Arawnoth’s fingers slam shut. A molten fist crushing my heart.

But the hand resumes its fall. World-ending flaming gales and pelting lava crash into me, searing my skin and boiling the blood in my veins. I should be in agony—but I feel only purpose. My soul ignites, flaring higher and higher.

Until I am nothing.

Only ash, a single speck among billions of others.

“The cycle burns eternal,” Arawnoth’s voice booms like the dawn of creation, echoing through the inferno of my skull.

“Arawnoth!” I jolt upright in the tiny bed, skull slick with sweat, arm scraping the low ceiling of my quarters aboard Imperator’s Fist .

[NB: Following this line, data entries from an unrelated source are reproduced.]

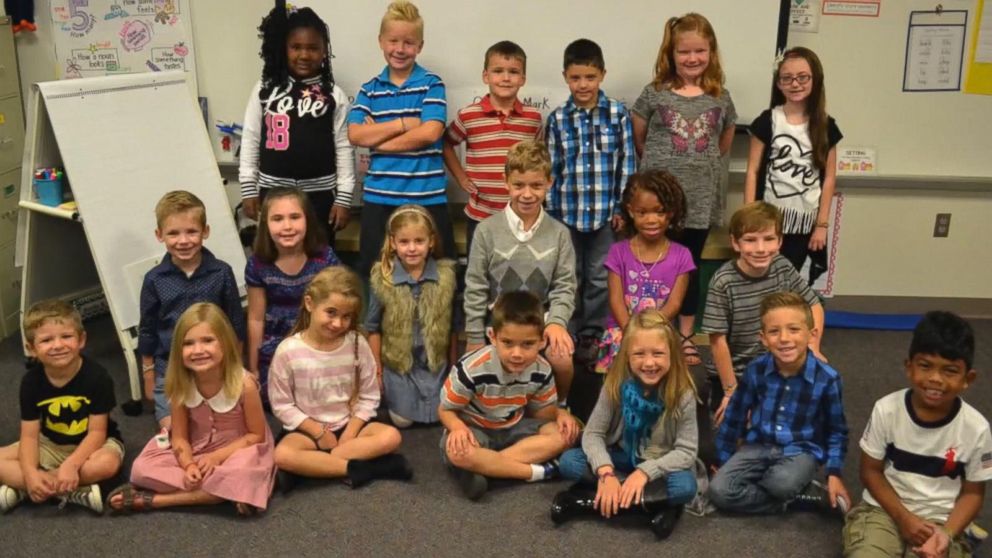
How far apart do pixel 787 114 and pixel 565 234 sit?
3.15 feet

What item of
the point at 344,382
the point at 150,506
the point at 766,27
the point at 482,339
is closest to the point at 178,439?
the point at 150,506

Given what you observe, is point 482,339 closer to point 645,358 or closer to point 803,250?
point 645,358

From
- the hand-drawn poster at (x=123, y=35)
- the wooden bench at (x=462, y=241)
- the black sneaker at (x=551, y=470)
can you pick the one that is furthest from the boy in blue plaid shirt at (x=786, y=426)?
the hand-drawn poster at (x=123, y=35)

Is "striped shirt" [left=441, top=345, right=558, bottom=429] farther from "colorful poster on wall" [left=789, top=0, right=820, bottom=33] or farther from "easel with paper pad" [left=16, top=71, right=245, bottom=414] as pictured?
"colorful poster on wall" [left=789, top=0, right=820, bottom=33]

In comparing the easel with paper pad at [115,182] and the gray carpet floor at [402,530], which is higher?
the easel with paper pad at [115,182]

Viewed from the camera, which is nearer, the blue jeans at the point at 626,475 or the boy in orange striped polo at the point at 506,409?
the blue jeans at the point at 626,475

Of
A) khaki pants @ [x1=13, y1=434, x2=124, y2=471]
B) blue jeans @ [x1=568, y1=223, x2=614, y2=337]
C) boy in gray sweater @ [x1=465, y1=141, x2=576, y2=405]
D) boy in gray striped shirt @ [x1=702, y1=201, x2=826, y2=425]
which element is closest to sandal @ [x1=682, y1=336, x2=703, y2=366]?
boy in gray striped shirt @ [x1=702, y1=201, x2=826, y2=425]

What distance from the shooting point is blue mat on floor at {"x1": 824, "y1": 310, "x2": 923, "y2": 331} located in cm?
387

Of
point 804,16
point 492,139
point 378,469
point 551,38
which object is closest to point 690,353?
point 492,139

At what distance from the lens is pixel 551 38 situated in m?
3.62

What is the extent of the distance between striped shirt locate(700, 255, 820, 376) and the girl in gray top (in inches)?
17.9

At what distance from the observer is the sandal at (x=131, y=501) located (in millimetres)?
2459

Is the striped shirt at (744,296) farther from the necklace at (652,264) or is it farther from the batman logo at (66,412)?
the batman logo at (66,412)

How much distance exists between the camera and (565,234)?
2.98 metres
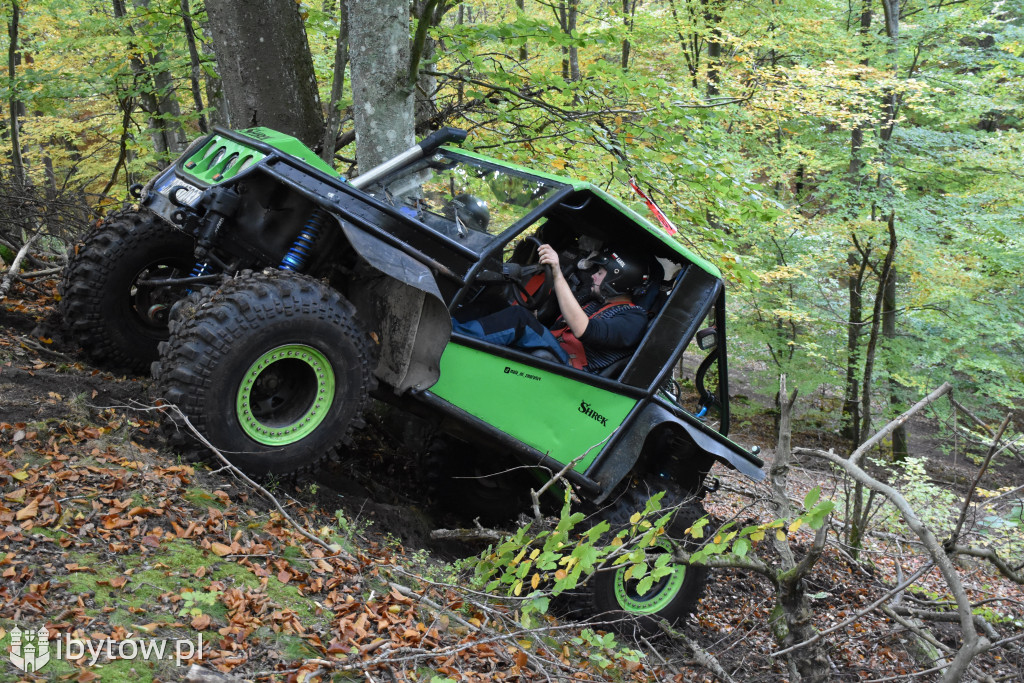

“Ahh!” Princesa shrieks, half-asleep, her sheen-blonde hair whipping about as she thrashes. “Murder-bots?” She blinks wildly, as if expecting a swarm of Seeker drones to burst through the walls.

“You’re safe,” I murmur, stroking her back, still marveling at the impossible silk of her skin.

“Huh?” she murmurs, rubbing the sleep from her eyes. “Then why were you screaming like banshee?”

Banshee?

“Poor Todd’s little sugar-plum heart nearly exploded with fright,” she sighs, patting the bloated, comatose creature curled across her belly.

“Don’t let big meany-weany Daddy upset you,” she coos, as if the oblivious cyloillar were sentient. Todd blinks a single black eye... then promptly shuts it again.

The insect clings to her as she clings to me.

Since the clash with Krogoth and Rock’s, something in my Mortakin-Kis has changed. A welcome return. A flicker of the female I once knew—before the Divine Daughter. Before I lost Arawnoth’s fire. Before she tried to seize what was mine.

It warms me. Kindles a fragile hope. But a question gnaws like a burrowing wyrm: How long will it last?

The tendrils of betrayal still coil in my core—bitter and icy. A nausea that webs through my chest, robbing desire. Her gaze. Her voice. Her touch. Each feels... altered. Tainted.

Relentless thoughts torment me, a maddening pull between yearning and revulsion, devotion and doubt. A contradiction that shouldn’t exist. I teeter at the edge, staring into the abyss of what we might become. The weight of it—honor, doubt, grief—presses down like the peaks of Scarn.

And yet... I returned for her. I saved her—again—from herself. Reshaping the course of history. Was it mere happenstance? Her clever manipulations? The will of the Gods? Something else?